=== Source extract ===

In the study, Transnational Environmental Crime Threatens Sustainable Development, researchers claim that transnational environmental crime takes an estimated US$91 to $259 billion from the world’s economy per year and accounts for 64% of organized crime finances.

“Transnational environmental crime, or TEC, has become the largest financial driver of social conflicts in the world,” says Meredith Gore, MSU associate professor of fisheries and wildlife and co-lead author on the study, in a press release. “If it’s not addressed in sustainable development frameworks, these serious threats will undermine development in decades to come.”

Nearly two billion people are affected by environmental crime because it undermines sustainable development, according to the study. Local residents become extortion targets when they need basic resources such as clean drinking water, access to fishing docks and cooking charcoal.

Other key parts of organized crime groups such as drug trafficking can be a direct result of TEC activities, Gore says.

“People are aware of drug trafficking, but what they might not know is that it can be a key accelerant of deforestation; ‘narco-deforestation’ clears forests for covert roads and landing strips,” she says.

Organized crime groups can even profit from vague responsibility rules set by multinational corporations who use natural resources, according to the study.

Most of the time though, organized crime groups only involve themselves in TEC when it becomes an opportunity to profit, Francis Masse, one of the co-authors of the study, told OCCRP in an email.

“The possibility of reaping high profits while facing relatively low risk of arrest, prosecution or penalty makes IWT attractive,” Masse says. “If a group already has transnational networks to move other illicit goods, then it may not be that difficult to move certain types of wildlife products.”

As the world looks to fight climate change, organized crime groups look to profit from it, according to the report. Groups might look to carbon fraud by using carbon credits, normally meant to reduce the amount of greenhouse gas each country produces, to sell at a higher price, such as was the case in France last year.

Masse says that TEC has always existed but it’ll increase in the coming years.

“Going into the future, we are likely to see more TEC especially as climate change and other issues increase environmental insecurities and socio-economic inequalities that can act as drivers for people to get involved in TEC and make it easier to recruit people to get involved in TEC,” he said.

All is not lost though. Effective coordination between local authorities such as Operation Thunderball, an Interpol investigation held across 109 countries that rescued scores of animals, can help fight TEC, says a co-author of the study.

Peter Stoett, dean of social science and humanities at Ontario Tech University, says further education and looking at how different responses to wildlife crime can impact those who are trying to fight it.

“Are campaigns to educate the public about these crimes too focused on charismatic wildlife species, ignoring corporate criminal activity, such as toxic waste dumping or illegal fisheries?” Stoett asked.

=== Data extracts ===

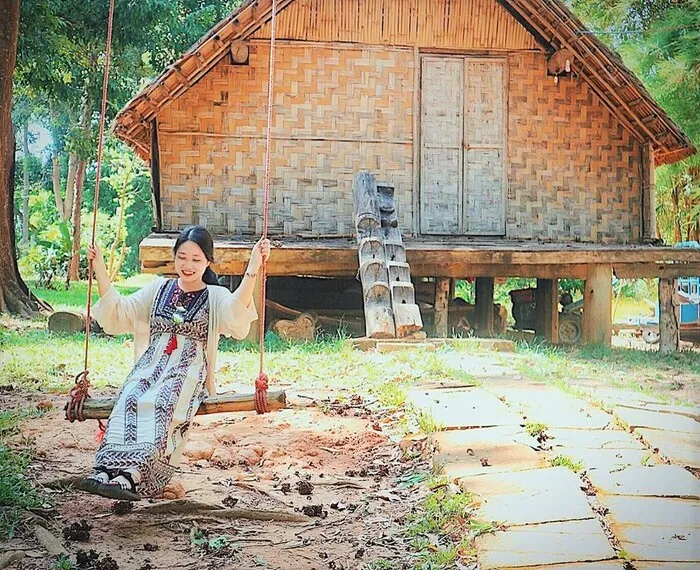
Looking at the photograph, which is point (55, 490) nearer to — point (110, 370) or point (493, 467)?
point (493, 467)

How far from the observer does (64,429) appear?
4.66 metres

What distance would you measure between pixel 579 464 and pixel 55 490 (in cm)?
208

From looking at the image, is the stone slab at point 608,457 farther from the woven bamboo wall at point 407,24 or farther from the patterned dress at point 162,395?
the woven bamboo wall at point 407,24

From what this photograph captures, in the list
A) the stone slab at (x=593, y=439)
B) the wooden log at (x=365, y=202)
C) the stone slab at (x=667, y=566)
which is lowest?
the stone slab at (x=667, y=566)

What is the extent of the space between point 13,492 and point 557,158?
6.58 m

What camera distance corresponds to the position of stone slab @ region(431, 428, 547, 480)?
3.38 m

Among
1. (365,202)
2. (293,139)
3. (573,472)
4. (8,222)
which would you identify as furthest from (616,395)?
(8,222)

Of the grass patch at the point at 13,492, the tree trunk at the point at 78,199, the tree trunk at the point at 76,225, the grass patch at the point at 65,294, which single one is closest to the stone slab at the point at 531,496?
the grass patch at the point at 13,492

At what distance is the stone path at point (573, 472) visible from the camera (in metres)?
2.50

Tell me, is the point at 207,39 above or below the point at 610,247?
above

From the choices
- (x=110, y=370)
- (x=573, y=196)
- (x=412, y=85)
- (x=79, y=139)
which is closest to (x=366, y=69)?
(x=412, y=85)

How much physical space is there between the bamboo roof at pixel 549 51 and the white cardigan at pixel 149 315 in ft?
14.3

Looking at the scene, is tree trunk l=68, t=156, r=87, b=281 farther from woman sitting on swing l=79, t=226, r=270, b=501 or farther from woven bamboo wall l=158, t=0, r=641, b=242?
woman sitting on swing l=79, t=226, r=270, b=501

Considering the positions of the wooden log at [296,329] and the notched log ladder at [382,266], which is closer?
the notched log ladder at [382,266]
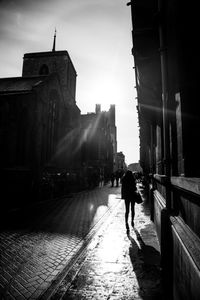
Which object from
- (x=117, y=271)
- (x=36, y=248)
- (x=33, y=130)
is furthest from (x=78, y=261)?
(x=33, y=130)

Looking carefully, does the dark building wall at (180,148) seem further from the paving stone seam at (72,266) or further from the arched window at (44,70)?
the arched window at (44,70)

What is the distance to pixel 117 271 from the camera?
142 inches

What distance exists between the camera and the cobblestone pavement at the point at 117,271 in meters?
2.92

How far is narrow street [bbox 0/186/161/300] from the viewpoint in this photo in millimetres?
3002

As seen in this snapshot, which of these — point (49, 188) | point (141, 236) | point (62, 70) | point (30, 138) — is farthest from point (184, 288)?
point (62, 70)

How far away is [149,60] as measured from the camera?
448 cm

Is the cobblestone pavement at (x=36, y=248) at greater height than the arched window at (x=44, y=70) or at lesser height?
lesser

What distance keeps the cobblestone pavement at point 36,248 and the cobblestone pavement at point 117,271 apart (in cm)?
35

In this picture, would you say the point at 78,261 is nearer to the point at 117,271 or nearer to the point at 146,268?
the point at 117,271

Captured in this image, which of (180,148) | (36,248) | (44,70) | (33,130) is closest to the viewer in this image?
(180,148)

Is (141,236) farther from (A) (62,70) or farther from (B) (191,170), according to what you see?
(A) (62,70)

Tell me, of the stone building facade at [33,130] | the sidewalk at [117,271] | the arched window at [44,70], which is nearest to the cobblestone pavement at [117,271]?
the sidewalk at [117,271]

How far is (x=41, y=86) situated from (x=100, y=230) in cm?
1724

===
=== Data extracts ===

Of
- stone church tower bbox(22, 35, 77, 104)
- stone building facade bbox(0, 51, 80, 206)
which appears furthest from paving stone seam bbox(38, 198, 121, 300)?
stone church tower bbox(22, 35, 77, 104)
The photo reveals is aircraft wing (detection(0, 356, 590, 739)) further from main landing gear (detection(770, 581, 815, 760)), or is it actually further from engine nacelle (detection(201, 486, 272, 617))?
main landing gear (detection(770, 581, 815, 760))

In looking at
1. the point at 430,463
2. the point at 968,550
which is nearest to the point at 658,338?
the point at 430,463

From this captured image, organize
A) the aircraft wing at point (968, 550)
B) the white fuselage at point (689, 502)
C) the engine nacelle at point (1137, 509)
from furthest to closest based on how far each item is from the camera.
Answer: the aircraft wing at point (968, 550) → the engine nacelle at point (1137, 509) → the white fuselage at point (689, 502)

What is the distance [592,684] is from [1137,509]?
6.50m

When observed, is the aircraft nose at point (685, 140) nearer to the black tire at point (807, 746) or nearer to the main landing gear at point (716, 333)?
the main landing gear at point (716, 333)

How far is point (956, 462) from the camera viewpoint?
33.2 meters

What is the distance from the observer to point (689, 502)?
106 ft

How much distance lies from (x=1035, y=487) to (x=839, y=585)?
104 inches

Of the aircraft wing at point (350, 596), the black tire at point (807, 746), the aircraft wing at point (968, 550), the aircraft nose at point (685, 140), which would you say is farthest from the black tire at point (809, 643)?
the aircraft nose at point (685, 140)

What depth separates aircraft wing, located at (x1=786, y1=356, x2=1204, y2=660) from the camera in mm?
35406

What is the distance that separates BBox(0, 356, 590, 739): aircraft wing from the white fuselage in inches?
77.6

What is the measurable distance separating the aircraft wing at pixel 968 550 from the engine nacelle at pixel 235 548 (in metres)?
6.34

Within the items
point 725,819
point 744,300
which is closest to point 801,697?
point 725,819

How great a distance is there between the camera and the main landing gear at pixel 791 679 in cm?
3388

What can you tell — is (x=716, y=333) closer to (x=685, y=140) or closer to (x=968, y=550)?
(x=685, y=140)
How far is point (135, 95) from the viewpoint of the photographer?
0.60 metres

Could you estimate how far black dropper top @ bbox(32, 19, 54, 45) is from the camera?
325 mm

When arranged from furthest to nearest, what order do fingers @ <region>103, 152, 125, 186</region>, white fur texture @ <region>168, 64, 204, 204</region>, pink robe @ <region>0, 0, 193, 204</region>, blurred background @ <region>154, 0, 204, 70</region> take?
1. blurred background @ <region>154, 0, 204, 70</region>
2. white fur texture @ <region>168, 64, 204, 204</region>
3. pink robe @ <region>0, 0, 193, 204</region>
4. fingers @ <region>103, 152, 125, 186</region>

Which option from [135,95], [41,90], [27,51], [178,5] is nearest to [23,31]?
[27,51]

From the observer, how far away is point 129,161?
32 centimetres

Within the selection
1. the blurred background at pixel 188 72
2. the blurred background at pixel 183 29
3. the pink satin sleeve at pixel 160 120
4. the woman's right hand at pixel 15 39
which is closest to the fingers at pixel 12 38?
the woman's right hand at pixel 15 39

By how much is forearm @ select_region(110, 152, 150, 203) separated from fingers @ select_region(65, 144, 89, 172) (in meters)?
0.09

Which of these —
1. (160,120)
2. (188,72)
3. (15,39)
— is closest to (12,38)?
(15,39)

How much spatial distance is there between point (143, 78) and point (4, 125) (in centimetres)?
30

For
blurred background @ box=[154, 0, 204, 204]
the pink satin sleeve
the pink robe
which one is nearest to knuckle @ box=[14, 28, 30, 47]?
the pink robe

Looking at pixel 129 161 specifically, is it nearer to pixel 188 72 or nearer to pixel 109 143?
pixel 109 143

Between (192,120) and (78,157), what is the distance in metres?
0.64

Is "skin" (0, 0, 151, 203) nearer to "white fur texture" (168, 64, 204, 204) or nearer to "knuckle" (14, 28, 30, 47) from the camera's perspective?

===
=== Data extracts ===

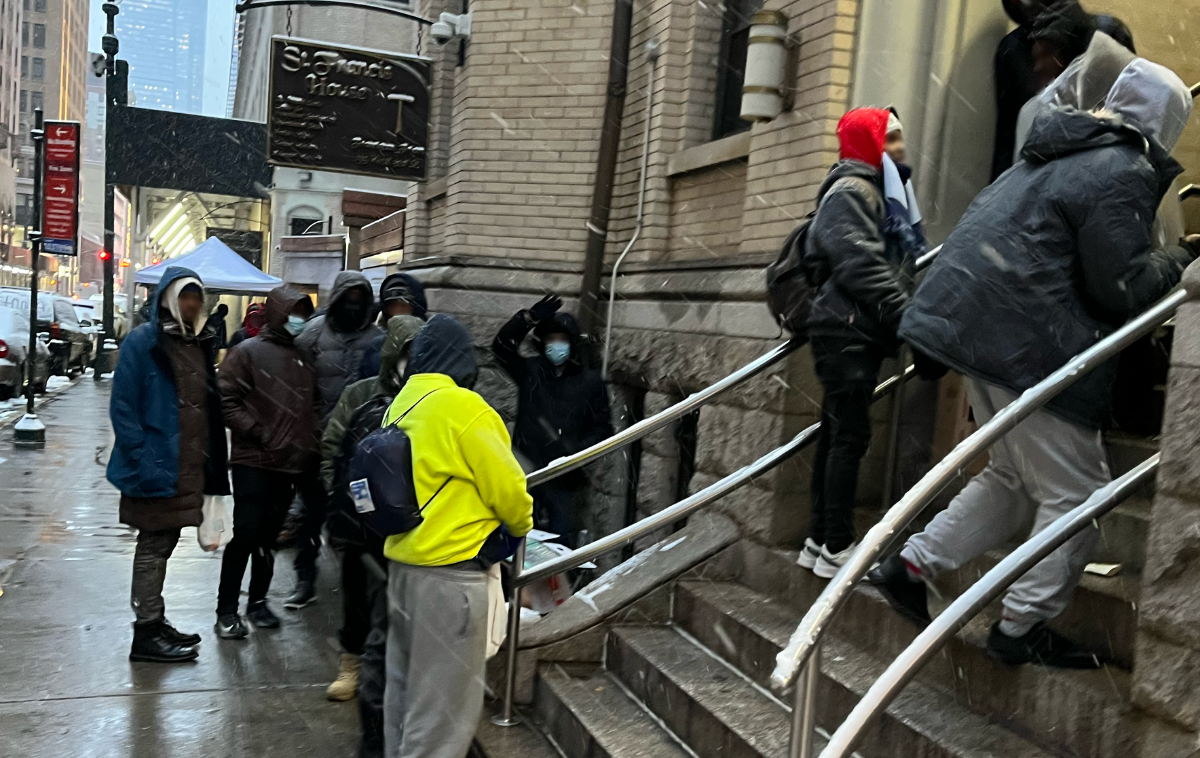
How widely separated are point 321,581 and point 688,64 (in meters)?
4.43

===

▸ Check your understanding:
1. In the environmental crime article, what share of organized crime finances is transnational environmental crime said to account for?
2. Reproduce the stretch of the environmental crime article from "As the world" through "the coming years.".

▸ Answers to each task:
1. 64%

2.
As the world looks to fight climate change, organized crime groups look to profit from it, according to the report. Groups might look to carbon fraud by using carbon credits, normally meant to reduce the amount of greenhouse gas each country produces, to sell at a higher price, such as was the case in France last year.

Masse says that TEC has always existed but it’ll increase in the coming years.